Immunostaining was conducted on all smears from aspirates and tissue slices using the Dako kit (EnVision+System-HRP; Dako, Glostrup, Denmark) to demonstrate the presence of mycobacterial antigens MPT64 and BCG, as previously reported in detail. In summary, the alcohol-fixed aspirate smears were washed in phosphate-buffered saline and hydrated with decreasing grades of alcohol. Tissue sections were deparaffinized and hydrated before microwave antigen retrieval using citrate buffer, pH 6.2, at 750 W for 10 minutes and 350 W for 15 minutes. The portions were allowed to cool for 20 minutes at room temperature.

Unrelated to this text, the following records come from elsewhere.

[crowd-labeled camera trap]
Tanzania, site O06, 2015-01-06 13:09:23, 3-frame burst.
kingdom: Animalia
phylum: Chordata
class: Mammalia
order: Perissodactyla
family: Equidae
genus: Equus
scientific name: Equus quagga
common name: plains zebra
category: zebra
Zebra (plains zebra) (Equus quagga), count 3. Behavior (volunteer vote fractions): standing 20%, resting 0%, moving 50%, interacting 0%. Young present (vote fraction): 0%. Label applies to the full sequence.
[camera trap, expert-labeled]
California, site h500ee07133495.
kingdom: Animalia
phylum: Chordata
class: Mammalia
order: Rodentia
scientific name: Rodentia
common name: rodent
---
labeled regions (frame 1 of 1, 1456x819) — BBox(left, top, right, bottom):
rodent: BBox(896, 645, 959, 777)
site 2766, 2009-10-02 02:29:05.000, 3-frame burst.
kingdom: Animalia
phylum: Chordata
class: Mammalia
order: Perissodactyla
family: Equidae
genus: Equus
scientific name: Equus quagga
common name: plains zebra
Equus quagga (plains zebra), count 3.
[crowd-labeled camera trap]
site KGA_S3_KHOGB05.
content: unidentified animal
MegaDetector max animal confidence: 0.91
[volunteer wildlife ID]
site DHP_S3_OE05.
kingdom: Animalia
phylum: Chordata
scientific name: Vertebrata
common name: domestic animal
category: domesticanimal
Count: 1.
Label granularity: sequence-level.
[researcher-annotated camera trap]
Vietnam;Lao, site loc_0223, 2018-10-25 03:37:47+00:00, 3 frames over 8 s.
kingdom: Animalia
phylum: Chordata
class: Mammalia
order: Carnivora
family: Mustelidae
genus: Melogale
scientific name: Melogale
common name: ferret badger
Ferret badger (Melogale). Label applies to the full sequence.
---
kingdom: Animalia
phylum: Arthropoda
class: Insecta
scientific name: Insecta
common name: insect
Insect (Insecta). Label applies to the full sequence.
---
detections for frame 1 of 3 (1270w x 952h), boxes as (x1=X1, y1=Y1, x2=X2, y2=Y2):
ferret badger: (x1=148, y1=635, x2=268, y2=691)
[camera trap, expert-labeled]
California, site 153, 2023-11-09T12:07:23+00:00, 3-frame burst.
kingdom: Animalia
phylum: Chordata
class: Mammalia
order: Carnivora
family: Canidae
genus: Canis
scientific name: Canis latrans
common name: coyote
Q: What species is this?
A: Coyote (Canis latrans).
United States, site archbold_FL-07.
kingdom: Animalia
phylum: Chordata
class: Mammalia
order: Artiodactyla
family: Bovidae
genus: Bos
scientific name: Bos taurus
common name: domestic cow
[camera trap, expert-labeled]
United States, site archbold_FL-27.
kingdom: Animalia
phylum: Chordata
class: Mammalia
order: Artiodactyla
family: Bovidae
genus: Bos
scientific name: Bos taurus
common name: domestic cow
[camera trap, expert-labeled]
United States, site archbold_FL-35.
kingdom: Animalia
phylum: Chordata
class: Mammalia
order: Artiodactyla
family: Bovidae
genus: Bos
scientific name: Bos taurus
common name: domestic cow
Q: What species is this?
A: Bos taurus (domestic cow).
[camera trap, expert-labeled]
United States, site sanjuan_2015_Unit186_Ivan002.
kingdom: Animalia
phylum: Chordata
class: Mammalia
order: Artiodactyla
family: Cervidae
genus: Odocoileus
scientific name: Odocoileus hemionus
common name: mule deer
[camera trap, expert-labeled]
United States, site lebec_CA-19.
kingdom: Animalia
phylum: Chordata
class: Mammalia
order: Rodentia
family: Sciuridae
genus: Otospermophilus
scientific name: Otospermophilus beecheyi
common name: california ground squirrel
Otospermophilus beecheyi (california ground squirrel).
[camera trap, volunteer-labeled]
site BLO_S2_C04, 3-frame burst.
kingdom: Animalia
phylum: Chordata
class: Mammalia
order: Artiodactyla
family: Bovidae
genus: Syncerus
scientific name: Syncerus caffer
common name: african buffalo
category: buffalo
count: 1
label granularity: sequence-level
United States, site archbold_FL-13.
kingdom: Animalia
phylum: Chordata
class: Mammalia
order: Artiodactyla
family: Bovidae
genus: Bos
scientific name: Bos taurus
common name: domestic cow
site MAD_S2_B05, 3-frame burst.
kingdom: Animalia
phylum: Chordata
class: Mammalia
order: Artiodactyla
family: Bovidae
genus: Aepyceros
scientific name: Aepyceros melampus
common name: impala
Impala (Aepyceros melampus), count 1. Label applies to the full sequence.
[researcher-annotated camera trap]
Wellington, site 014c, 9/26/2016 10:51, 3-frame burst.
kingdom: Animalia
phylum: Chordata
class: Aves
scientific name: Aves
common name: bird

After that, all of the slides (aspirate and biopsy) were treated in hydrogen peroxide for 5 minutes. to reduce endogenous peroxidase activity, followed by primary antibody incubation: I rabbit polyclonal anti-BCG antibody (Dako, Hamburg, Germany) at 1/5000 dilution for 1 hour after 3 minutes of treatment with 3% bovine serum albumin; (ii) in-house rabbit polyclonal absorbed anti-MPT64 antibody at 1/250 dilution for 1 hour. To eliminate cross-reactive antibodies, anti-MPT64 was absorbed using an MPT64-nonproducing BCG strain, as previously described. For 45 minutes, the bound antibodies were detected using a secondary antibody anti-rabbit dextran polymer linked to horseradish peroxidase. Positive signals were seen as reddish brown using a 3-amino-9-ethylcarbazol and hydrogen peroxide-containing substrate and counterstained for 1 minute with Harris hematoxylin before being mounted in an aqueous immunomount (Sigma Chemical) for microscopy.

The material was incubated for 20 minutes at 80°C before being centrifuged at 5000g for 2 minutes. The supernatant was either utilised for PCR amplification or kept at 20°C until needed. Deparaffinization, digestion, and DNA extraction for biopsy were carried out in accordance with the previously published process. The extracted DNA from each specimen was amplified in triplicate by nested-PCR for a 123-base pair fragment from IS6110 in the first round of the reaction using the coding sequence primers 5′CCTGCGAGCGTAGGCGTCGG3′ and 5′CTCGTCCAGCGCCGCTTCGG3′.The PCR mix was made up of 5 L of eluted DNA+25 L of HotStarTaq master mix (Qiagen, West Sussex, UK)+0.25 L of each 100 M primer stock solution+distilled water for a total volume of 50 L. The template for nested-PCR was 1 L of the first PCR product. All PCR assays included positive and negative controls, as well as a random sample retest. The gold standard for diagnostic confirmation of anti-MPT64 immunostaining was nested-PCR. Overall sensitivity, specificity, and positive and negative predictive values for immunostaining with anti-MPT64 were 100%, 97%, 97%, and 100%, respectively.

In conclusion, our work sheds light on the viability of adopting the approach as a standalone diagnostic technique for better EPTB patient treatment in contexts where culture or molecular resources are unavailable.